By: Will Valet,Content Marketing Specialist

Some students want STEM-related learning and career opportunities so desperately, they make their own.

One example is Wyatt Tauber of Minnesota, whom ACT spotlighted during this year’s ACT College and Career Readiness Campaign. Wyatt is a self-starter and entrepreneur who operates a computer repair service from his home while still in high school. Disheartened with the computer science opportunities in his remote community, he created “Hour of Code” sessions to help K-12 students learn core STEM skills. He’s now pursuing college degrees while earning computer certifications. Educators want to do more to help students like Wyatt attain crucial goals in STEM achievement. It’s a tough battle to fight, but a worthy one.

ACT’s most recent Condition of STEM report notes that 48 percent of ACT-tested students are interested in pursuing STEM-related careers, with interest in computer science and mathematics on the rise over the last five years.

That’s the good news. Here’s the not-so-good news, according to those students’ ACT® test scores:

  • Only 20 percent of those students are ready for first-year college-level STEM courses;
  • Only 1,258 of the 2.1 million students tested—less than 1 percent of the total—had both an expressed and measured interest in teaching STEM, putting future STEM education at risk; and
  • Students interested in a single STEM area aren’t reaching STEM readiness benchmarks.

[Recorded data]
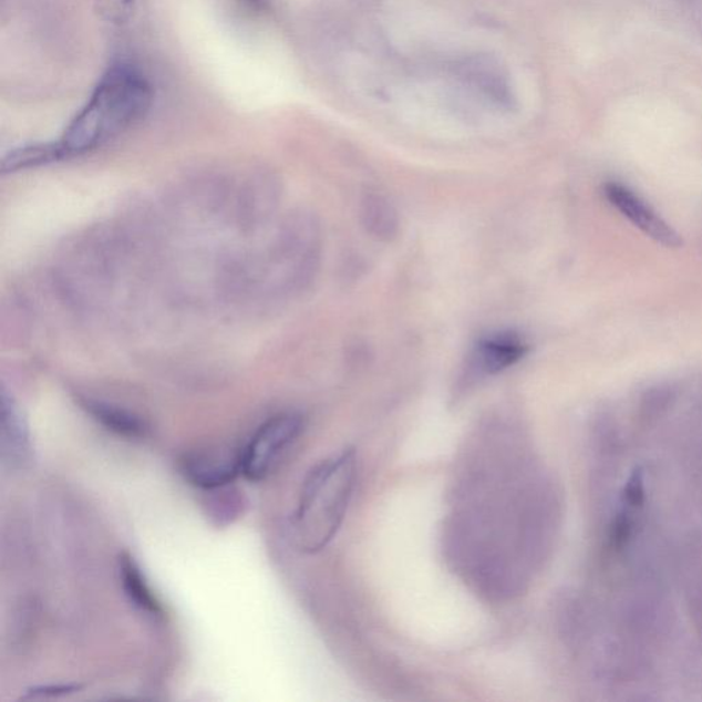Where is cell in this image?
<instances>
[{
	"mask_svg": "<svg viewBox=\"0 0 702 702\" xmlns=\"http://www.w3.org/2000/svg\"><path fill=\"white\" fill-rule=\"evenodd\" d=\"M97 13L111 24H125L134 14L136 0H95Z\"/></svg>",
	"mask_w": 702,
	"mask_h": 702,
	"instance_id": "obj_12",
	"label": "cell"
},
{
	"mask_svg": "<svg viewBox=\"0 0 702 702\" xmlns=\"http://www.w3.org/2000/svg\"><path fill=\"white\" fill-rule=\"evenodd\" d=\"M120 582L128 601L141 612L153 619L164 616L158 598L155 597L152 587L147 584L145 574L140 564L130 554H121L118 557Z\"/></svg>",
	"mask_w": 702,
	"mask_h": 702,
	"instance_id": "obj_9",
	"label": "cell"
},
{
	"mask_svg": "<svg viewBox=\"0 0 702 702\" xmlns=\"http://www.w3.org/2000/svg\"><path fill=\"white\" fill-rule=\"evenodd\" d=\"M303 429L304 420L297 412H283L268 419L241 448V475L255 483L267 481Z\"/></svg>",
	"mask_w": 702,
	"mask_h": 702,
	"instance_id": "obj_3",
	"label": "cell"
},
{
	"mask_svg": "<svg viewBox=\"0 0 702 702\" xmlns=\"http://www.w3.org/2000/svg\"><path fill=\"white\" fill-rule=\"evenodd\" d=\"M0 453L6 467L25 469L33 460L30 427L24 413L8 391L0 399Z\"/></svg>",
	"mask_w": 702,
	"mask_h": 702,
	"instance_id": "obj_6",
	"label": "cell"
},
{
	"mask_svg": "<svg viewBox=\"0 0 702 702\" xmlns=\"http://www.w3.org/2000/svg\"><path fill=\"white\" fill-rule=\"evenodd\" d=\"M180 474L189 485L209 492L233 485L241 475V451L227 445L194 448L178 463Z\"/></svg>",
	"mask_w": 702,
	"mask_h": 702,
	"instance_id": "obj_5",
	"label": "cell"
},
{
	"mask_svg": "<svg viewBox=\"0 0 702 702\" xmlns=\"http://www.w3.org/2000/svg\"><path fill=\"white\" fill-rule=\"evenodd\" d=\"M362 227L371 238L391 241L401 229L400 213L389 197L378 192H368L360 203Z\"/></svg>",
	"mask_w": 702,
	"mask_h": 702,
	"instance_id": "obj_8",
	"label": "cell"
},
{
	"mask_svg": "<svg viewBox=\"0 0 702 702\" xmlns=\"http://www.w3.org/2000/svg\"><path fill=\"white\" fill-rule=\"evenodd\" d=\"M529 350L525 337L515 331L488 333L477 341L465 357L462 382L472 384L496 376L525 359Z\"/></svg>",
	"mask_w": 702,
	"mask_h": 702,
	"instance_id": "obj_4",
	"label": "cell"
},
{
	"mask_svg": "<svg viewBox=\"0 0 702 702\" xmlns=\"http://www.w3.org/2000/svg\"><path fill=\"white\" fill-rule=\"evenodd\" d=\"M606 197L621 215L629 218L649 238L665 247H672V249L682 246L681 236L673 231L669 224L655 215L647 204L636 197L629 188L620 186L618 183H609L606 186Z\"/></svg>",
	"mask_w": 702,
	"mask_h": 702,
	"instance_id": "obj_7",
	"label": "cell"
},
{
	"mask_svg": "<svg viewBox=\"0 0 702 702\" xmlns=\"http://www.w3.org/2000/svg\"><path fill=\"white\" fill-rule=\"evenodd\" d=\"M241 3L249 8L252 11H258V13H262V11L268 8V0H240Z\"/></svg>",
	"mask_w": 702,
	"mask_h": 702,
	"instance_id": "obj_14",
	"label": "cell"
},
{
	"mask_svg": "<svg viewBox=\"0 0 702 702\" xmlns=\"http://www.w3.org/2000/svg\"><path fill=\"white\" fill-rule=\"evenodd\" d=\"M82 405L92 419L114 434L126 440H142L147 435V423L134 412L101 400L84 399Z\"/></svg>",
	"mask_w": 702,
	"mask_h": 702,
	"instance_id": "obj_10",
	"label": "cell"
},
{
	"mask_svg": "<svg viewBox=\"0 0 702 702\" xmlns=\"http://www.w3.org/2000/svg\"><path fill=\"white\" fill-rule=\"evenodd\" d=\"M153 102V84L141 69L126 62L109 68L55 142L61 161L82 157L117 140L147 116Z\"/></svg>",
	"mask_w": 702,
	"mask_h": 702,
	"instance_id": "obj_1",
	"label": "cell"
},
{
	"mask_svg": "<svg viewBox=\"0 0 702 702\" xmlns=\"http://www.w3.org/2000/svg\"><path fill=\"white\" fill-rule=\"evenodd\" d=\"M355 476L351 451L322 460L308 472L291 520L293 540L304 554H318L335 537L353 496Z\"/></svg>",
	"mask_w": 702,
	"mask_h": 702,
	"instance_id": "obj_2",
	"label": "cell"
},
{
	"mask_svg": "<svg viewBox=\"0 0 702 702\" xmlns=\"http://www.w3.org/2000/svg\"><path fill=\"white\" fill-rule=\"evenodd\" d=\"M80 684H48L27 690L25 699H54L61 695H69L79 692Z\"/></svg>",
	"mask_w": 702,
	"mask_h": 702,
	"instance_id": "obj_13",
	"label": "cell"
},
{
	"mask_svg": "<svg viewBox=\"0 0 702 702\" xmlns=\"http://www.w3.org/2000/svg\"><path fill=\"white\" fill-rule=\"evenodd\" d=\"M60 153L55 142L34 143L11 149L2 161L3 174L39 168V166L60 163Z\"/></svg>",
	"mask_w": 702,
	"mask_h": 702,
	"instance_id": "obj_11",
	"label": "cell"
}]
</instances>
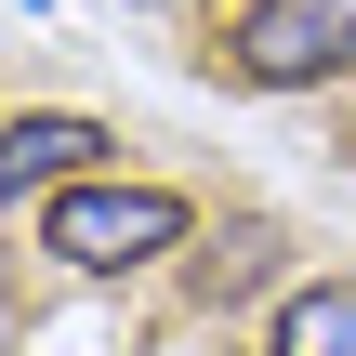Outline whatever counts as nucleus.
<instances>
[{
  "label": "nucleus",
  "mask_w": 356,
  "mask_h": 356,
  "mask_svg": "<svg viewBox=\"0 0 356 356\" xmlns=\"http://www.w3.org/2000/svg\"><path fill=\"white\" fill-rule=\"evenodd\" d=\"M106 119H79V106H13L0 119V211L13 198H66V185H92L106 172Z\"/></svg>",
  "instance_id": "nucleus-3"
},
{
  "label": "nucleus",
  "mask_w": 356,
  "mask_h": 356,
  "mask_svg": "<svg viewBox=\"0 0 356 356\" xmlns=\"http://www.w3.org/2000/svg\"><path fill=\"white\" fill-rule=\"evenodd\" d=\"M264 356H356V277H304L264 317Z\"/></svg>",
  "instance_id": "nucleus-4"
},
{
  "label": "nucleus",
  "mask_w": 356,
  "mask_h": 356,
  "mask_svg": "<svg viewBox=\"0 0 356 356\" xmlns=\"http://www.w3.org/2000/svg\"><path fill=\"white\" fill-rule=\"evenodd\" d=\"M211 53H225V79H251V92L356 79V0H238V26H225Z\"/></svg>",
  "instance_id": "nucleus-2"
},
{
  "label": "nucleus",
  "mask_w": 356,
  "mask_h": 356,
  "mask_svg": "<svg viewBox=\"0 0 356 356\" xmlns=\"http://www.w3.org/2000/svg\"><path fill=\"white\" fill-rule=\"evenodd\" d=\"M185 238H198V211H185L172 185H132V172H92V185L40 198V251H53L66 277H145V264H172Z\"/></svg>",
  "instance_id": "nucleus-1"
},
{
  "label": "nucleus",
  "mask_w": 356,
  "mask_h": 356,
  "mask_svg": "<svg viewBox=\"0 0 356 356\" xmlns=\"http://www.w3.org/2000/svg\"><path fill=\"white\" fill-rule=\"evenodd\" d=\"M264 251H277V225H225V238H211V264H198V304H238V291L264 277Z\"/></svg>",
  "instance_id": "nucleus-5"
}]
</instances>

__REQUIRED TASKS__:
- 1) Reproduce the records verbatim, from their first line through the line containing "350L525 337L515 331L488", with both ends included. Leave the pictures out of your answer.
- 2) Continue the article on students' STEM interest and readiness from the point where it stops.

__TASK ANSWERS__:
- 1)
Where is cell in this image?
<instances>
[{
	"mask_svg": "<svg viewBox=\"0 0 702 702\" xmlns=\"http://www.w3.org/2000/svg\"><path fill=\"white\" fill-rule=\"evenodd\" d=\"M97 13L111 24H125L134 14L136 0H95Z\"/></svg>",
	"mask_w": 702,
	"mask_h": 702,
	"instance_id": "obj_12",
	"label": "cell"
},
{
	"mask_svg": "<svg viewBox=\"0 0 702 702\" xmlns=\"http://www.w3.org/2000/svg\"><path fill=\"white\" fill-rule=\"evenodd\" d=\"M120 582L128 601L141 612L153 619L164 616L158 598L155 597L152 587L147 584L145 574L140 564L130 554H121L118 557Z\"/></svg>",
	"mask_w": 702,
	"mask_h": 702,
	"instance_id": "obj_9",
	"label": "cell"
},
{
	"mask_svg": "<svg viewBox=\"0 0 702 702\" xmlns=\"http://www.w3.org/2000/svg\"><path fill=\"white\" fill-rule=\"evenodd\" d=\"M303 429L304 420L297 412H283L268 419L241 448V475L255 483L267 481Z\"/></svg>",
	"mask_w": 702,
	"mask_h": 702,
	"instance_id": "obj_3",
	"label": "cell"
},
{
	"mask_svg": "<svg viewBox=\"0 0 702 702\" xmlns=\"http://www.w3.org/2000/svg\"><path fill=\"white\" fill-rule=\"evenodd\" d=\"M0 453L6 467L25 469L33 460L30 427L24 413L8 391L0 399Z\"/></svg>",
	"mask_w": 702,
	"mask_h": 702,
	"instance_id": "obj_6",
	"label": "cell"
},
{
	"mask_svg": "<svg viewBox=\"0 0 702 702\" xmlns=\"http://www.w3.org/2000/svg\"><path fill=\"white\" fill-rule=\"evenodd\" d=\"M180 474L189 485L209 492L233 485L241 475V451L227 445L194 448L178 463Z\"/></svg>",
	"mask_w": 702,
	"mask_h": 702,
	"instance_id": "obj_5",
	"label": "cell"
},
{
	"mask_svg": "<svg viewBox=\"0 0 702 702\" xmlns=\"http://www.w3.org/2000/svg\"><path fill=\"white\" fill-rule=\"evenodd\" d=\"M362 227L371 238L391 241L401 229L400 213L389 197L378 192H368L360 203Z\"/></svg>",
	"mask_w": 702,
	"mask_h": 702,
	"instance_id": "obj_8",
	"label": "cell"
},
{
	"mask_svg": "<svg viewBox=\"0 0 702 702\" xmlns=\"http://www.w3.org/2000/svg\"><path fill=\"white\" fill-rule=\"evenodd\" d=\"M529 350L525 337L515 331L488 333L477 341L465 357L462 382L472 384L496 376L525 359Z\"/></svg>",

- 2)
The situation is even more troubling in terms of educational equity. The STEM achievement of underserved learners—whom ACT defines as students of color, from low-income families, or first generation in college—lags behind their peers’ achievements. Among underserved students showing an overall STEM interest:

  • 15 percent of students with one underserved characteristic met the ACT STEM Readiness Benchmark (compared to 39 percent of students with no underserved characteristics);
  • Six percent of students with two underserved characteristics met the ACT STEM Readiness Benchmark; and
  • Three percent of students with three underserved characteristics met the ACT STEM Readiness Benchmark.

The STEM pipeline that stretches from high school to college to the workforce is considerably leaky, and that affects our country’s ability to find STEM talent and remain competitive in those fields. We must find ways to retain talent within the pipeline so students who are interested in STEM—especially those from underserved backgrounds—don’t leak through the cracks.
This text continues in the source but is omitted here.